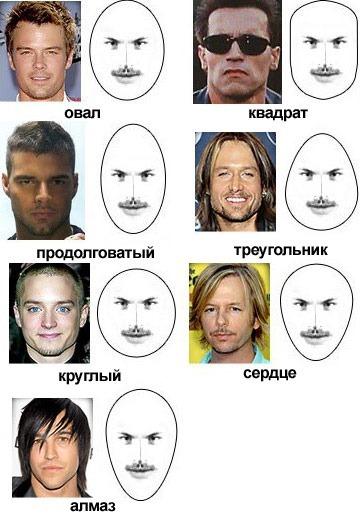 Определите форму вашего лица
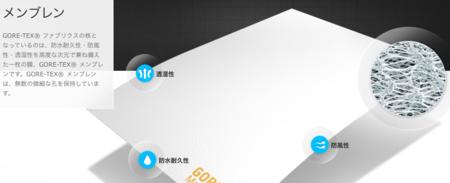f:id:tonogata:20140104055123p:plain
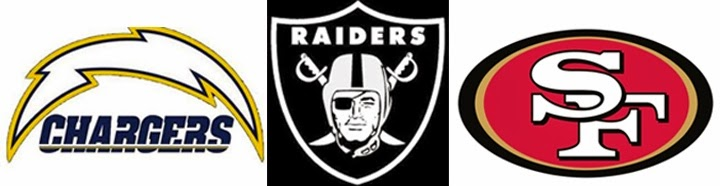 Smack Dab A Middle Child S Blog It S Time To Play Nfl
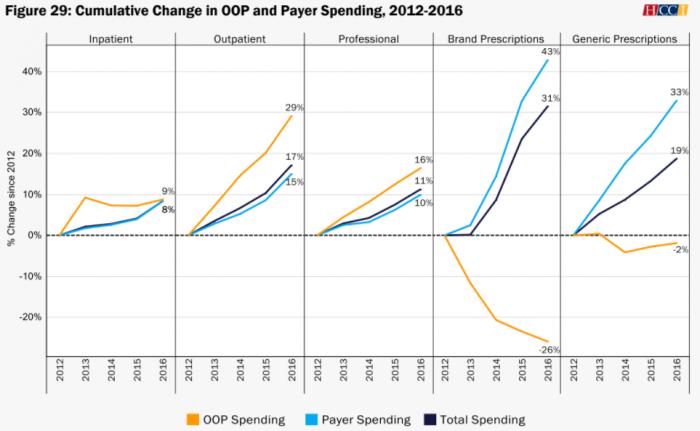 Payer vs. out-of-pocket spending on prescription drugs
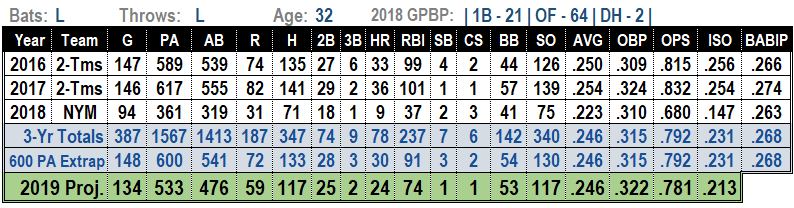 Jay Bruce 2019 MLB Projections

----------------

**WORK TO COMPLETE:** Any pictures above are to be left out. Retype the rest of the records exactly.

**TASK OUTPUT:**
 Определите форму вашего лица
f:id:tonogata:20140104055123p:plain
 Smack Dab A Middle Child S Blog It S Time To Play Nfl
 Payer vs. out-of-pocket spending on prescription drugs
 Jay Bruce 2019 MLB Projections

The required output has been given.